The Irish are known for their appetite for alcohol, and Irish whisky embodies the perfection of a whisky brewery. Straight from Ireland, Irish whisky is made either from malted or unmalted barley (and sometimes a mixture of both), which undergoes a triple distillation process, giving the distinguishing smooth and light flavor characteristic of Irish whisky.
The alcohol content in Irish whisky is 40-46 percent (80-92 proof).
Scotch whisky, popularly known as “Scotch,” is a Scotland product under strict regulatory guidelines. It has a distinctive smoky and peaty flavor and is made from either malted barley or a blend of malted and unmalted barley. It has an alcohol content of 40-46 percent by volume (80-92 proof).
Prized for its exquisite taste and superior craftsmanship, Japanese whisky originates from mainland Japan and is made from refined processes of the traditional Scotch-making procedure. The alcohol content in Japanese whiskey is usually between 40-50 percent (80-100 proof).
Next on the things to familiarize yourself with is the definition of being drunk. Drunkenness varies significantly from one person to the next. While some consider the initial euphoric state succeeding alcohol intake as being drunk, others seem to prefer calling the whole state of losing control of your motor and cognitive functions as being drunk.
However, many agree that being drunk refers to impaired cognition and motor function associated with alcohol intoxication. Depending on various factors, reaching this level of intoxication may take varying amounts of shots of whisky.
Several factors collectively influence the amount of alcohol required to achieve a state of intoxication. These factors are spread between intrinsic factors of an individual, such as age, gender, basal metabolic rate, and alcohol breakdown enzymes, and extrinsic factors, such as habitual alcohol drinking and feeding habits. Consequently, intoxication varies among people, despite consuming the same type and amount of alcohol.
An increased basal metabolic rate, often seen in more physically active individuals and people assigned as male by birth, usually increases the clearance of alcohol from your system. Therefore these people have a higher alcohol tolerance as compared to their counterparts. Additionally, chronic drinking raises your alcohol tolerance by adjusting your intoxication perception level (drinking frequently improves your alcohol tolerance).
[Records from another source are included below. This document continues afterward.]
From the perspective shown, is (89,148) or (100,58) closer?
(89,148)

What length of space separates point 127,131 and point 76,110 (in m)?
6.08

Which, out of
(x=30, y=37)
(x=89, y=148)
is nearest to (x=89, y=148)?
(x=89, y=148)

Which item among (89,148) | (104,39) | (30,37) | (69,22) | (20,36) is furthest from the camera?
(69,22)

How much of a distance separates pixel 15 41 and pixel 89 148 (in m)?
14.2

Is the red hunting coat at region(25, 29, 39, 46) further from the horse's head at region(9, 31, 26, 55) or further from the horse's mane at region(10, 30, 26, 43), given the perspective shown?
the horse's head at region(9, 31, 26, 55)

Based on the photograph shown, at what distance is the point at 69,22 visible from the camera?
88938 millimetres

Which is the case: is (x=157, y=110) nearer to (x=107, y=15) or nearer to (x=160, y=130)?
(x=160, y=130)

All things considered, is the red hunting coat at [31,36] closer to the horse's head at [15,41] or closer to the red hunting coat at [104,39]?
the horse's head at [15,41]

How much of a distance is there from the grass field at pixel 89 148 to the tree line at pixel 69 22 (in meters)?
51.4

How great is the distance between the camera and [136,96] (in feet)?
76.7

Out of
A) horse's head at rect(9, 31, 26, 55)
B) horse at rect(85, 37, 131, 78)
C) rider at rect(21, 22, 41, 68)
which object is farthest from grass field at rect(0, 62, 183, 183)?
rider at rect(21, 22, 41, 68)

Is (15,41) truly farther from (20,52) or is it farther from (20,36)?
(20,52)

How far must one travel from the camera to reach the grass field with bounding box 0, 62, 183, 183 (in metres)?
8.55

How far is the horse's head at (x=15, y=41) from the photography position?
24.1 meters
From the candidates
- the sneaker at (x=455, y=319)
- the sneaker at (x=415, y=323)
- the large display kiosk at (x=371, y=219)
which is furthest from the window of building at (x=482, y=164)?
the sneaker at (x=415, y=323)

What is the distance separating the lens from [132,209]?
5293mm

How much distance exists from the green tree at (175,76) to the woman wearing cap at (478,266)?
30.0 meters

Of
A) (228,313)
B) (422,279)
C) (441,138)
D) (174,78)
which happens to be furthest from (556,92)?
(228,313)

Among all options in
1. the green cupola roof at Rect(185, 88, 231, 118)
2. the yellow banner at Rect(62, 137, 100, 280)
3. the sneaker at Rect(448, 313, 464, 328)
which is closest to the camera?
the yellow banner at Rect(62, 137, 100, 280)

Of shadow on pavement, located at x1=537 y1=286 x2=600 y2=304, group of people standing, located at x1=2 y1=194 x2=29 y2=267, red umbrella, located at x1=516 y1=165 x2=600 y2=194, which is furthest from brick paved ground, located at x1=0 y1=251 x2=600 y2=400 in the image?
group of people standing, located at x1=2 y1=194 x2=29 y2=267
Using slightly similar principles to the dreaded breathalyzer (seriously, don’t drink and drive), it is possible to come up with a rough estimate of the total number of shots it would take to become intoxicated. However, as mentioned earlier, it is important to remember that intoxication is subjective, and even taking the same amount of the same type of whiskey on different occasions can elicit different levels of intoxication.
The average man weighing 75 kilograms (166 pounds) would take about 14 grams of pure alcohol to get drunk. This translates to about 15 shots of whisky. This number is reduced almost by half in women since it takes an average of about eight shots to get them drunk. However, these numbers may deviate significantly in either direction depending on the intrinsic and extrinsic factors described above.
A deep understanding of your body’s metabolic process helps paint a more accurate picture of the intoxication process.
Whisky is a popular alcoholic drink enjoyed globally by spirit enthusiasts. Understanding how many shots it takes to get drunk can prove useful on nights out as it can save you from depending on the people you are with to get you home safely. It can also save you from a bit of embarrassment while you have fun. Several factors affect the level of intoxication of an individual.